Tag Archives: #eBooks

Load your eReader this summer with these great titles

Much as I still prefer paper books, I have discovered that eBooks offer some great benefits.  For example, eBooks are great for holidaying – they add hardly any bulk or weight to your luggage; they allow easy adjustment to font size and colour contrast; and you can buy and download them instantaneously wherever you are. So whether you prefer an eReader or eBook apps on a tablet or phone, you will never be without a book again!  Here are some great summer e-reads, whether you are travelling or relaxing at home:

Rogue One: a Star Wars Story by Alexander Freed

Loved the latest Star Wars film and want to revisit the story?  Perhaps you haven’t yet seen the film, but don’t feel like battling with crowds during your summer break?  Download the novelisation of the film instead. Rogue One: a Star Wars Story is more than a standard movie novelisation – many scenes have been extended and expanded to give a richer story while being totally faithful to the film.  Alexander Freed has used his extensive knowledge of the Star Wars Universe – as creator of earlier video games, comics and novels – to deliver a well-written novel that contributes strongly to the overall canon.

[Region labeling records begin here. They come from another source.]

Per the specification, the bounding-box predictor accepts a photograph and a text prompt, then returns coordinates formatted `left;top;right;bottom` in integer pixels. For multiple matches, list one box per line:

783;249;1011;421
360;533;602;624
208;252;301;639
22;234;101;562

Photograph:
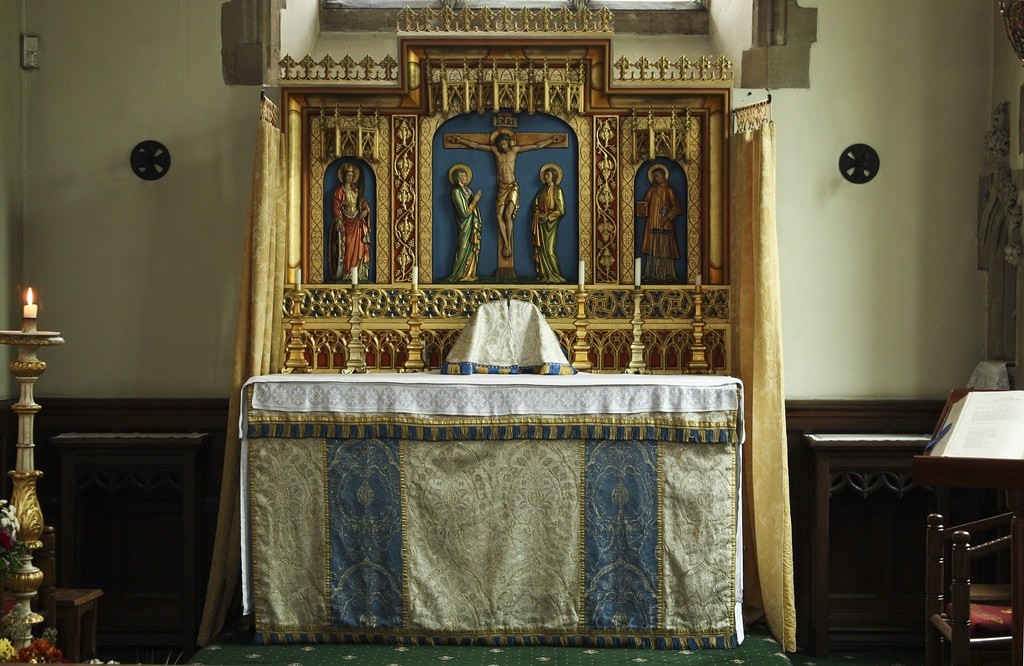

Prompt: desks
53;431;211;650
802;431;987;653
236;368;748;650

Eligible by Curtis Sittenfeld

The Austen Project – six modern retellings of Jane Austen’s beloved novels – has attracted stellar authorship including Joanna Trollope (for Sense and Sensibility ) and Alexander McCall Smith (for Emma). Now Curtis Sittenfeld has tackled Pride and Prejudice – probably the most daunting one to adapt – with impressive results.  The story is set in suburban Cincinnati, where Liz and Jane Bennet return to the family home after Mr Bennet suffers a heart attack. Jane is a yoga teacher and Liz a magazine writer based in New York – both nudging 40 and still single. Along comes Chip Bingley (a doctor and former contestant in a reality-TV dating show) and his snooty neurosurgeon friend Darcy…  Eligible is spot-on in retaining the wryness of the original while lampooning modern-day obsessions.  It is riotous and totally addictive – even when you already know what happens!

Neighbourhood by Hetty McKinnon

Hetty McKinnon is the powerhouse behind Sydney’s Arthur Street Kitchen, a salad delivery service renowned for its innovative and flavourful modern salads – think layers of textures and flavours provided by herbs, grains and roasted vegetables as well as leafy greens.  Following the success of her first cookbook, Community, comes Neighbourhood, with salads inspired by the multicultural neighbourhoods of New York, her new hometown.  Neighbourhood is not just a recipe collection, it celebrates the sharing of food in building friendships and communities.  I love Neighbourhood for its warmth, stunning photography as well as its message – the idea of connecting with others through sharing food is perfect for this time of year.  The delicious recipes provide rich inspiration for summer eating, whether entertaining a crowd, or preparing something simple for those too-hot-to-cook days.

The Hidden Life of Trees: What they Feel, How they Communicate by Peter Wohlleben

Popular science is a great genre if you prefer books with both readability and substance.  The Hidden Life of Trees is a recent release with an intriguing premise – that trees are social beings that count and remember; that look out for, and support neighbours and relatives; that communicate with each other by sending signals through a vast underground network of fungus.  The Hidden Life of Trees uses an anthropomorphic style that is captivating but may sound fantastical; however, these revelations are based on Peter Wohlleben’s extensive experience as a forest ranger, and backed by recent research in biology and ecology.  A bestseller in its native Germany, The Hidden Life of Trees challenges us to value forests as much more than a habitat or a source of timber.

Swallows and Amazons by Arthur Ransome

Swallows and Amazons epitomises an idyllic summer full of freedom and adventure.  During the school holidays, the Walker children (John, Susan, Titty and Roger) are staying at a lakeside farm with their mother and infant sister.  The children are given permission to sail their dinghy, the Swallow, to an island in the lake to set up camp.  Camp life involves plenty of swimming, sailing and fishing for their food – and no adults.  One day, the Swallows spy two fierce pirates – sisters Nancy and Peggy in their dinghy Amazon.  What follows is a summer of friendship, fun and even some mystery… Swallows and Amazons is a classic story that still excites young readers with its spirit of independence and derring-do; it also unleashes adult nostalgia about our own free-roaming childhoods during endless summers.  A perfect waterside read!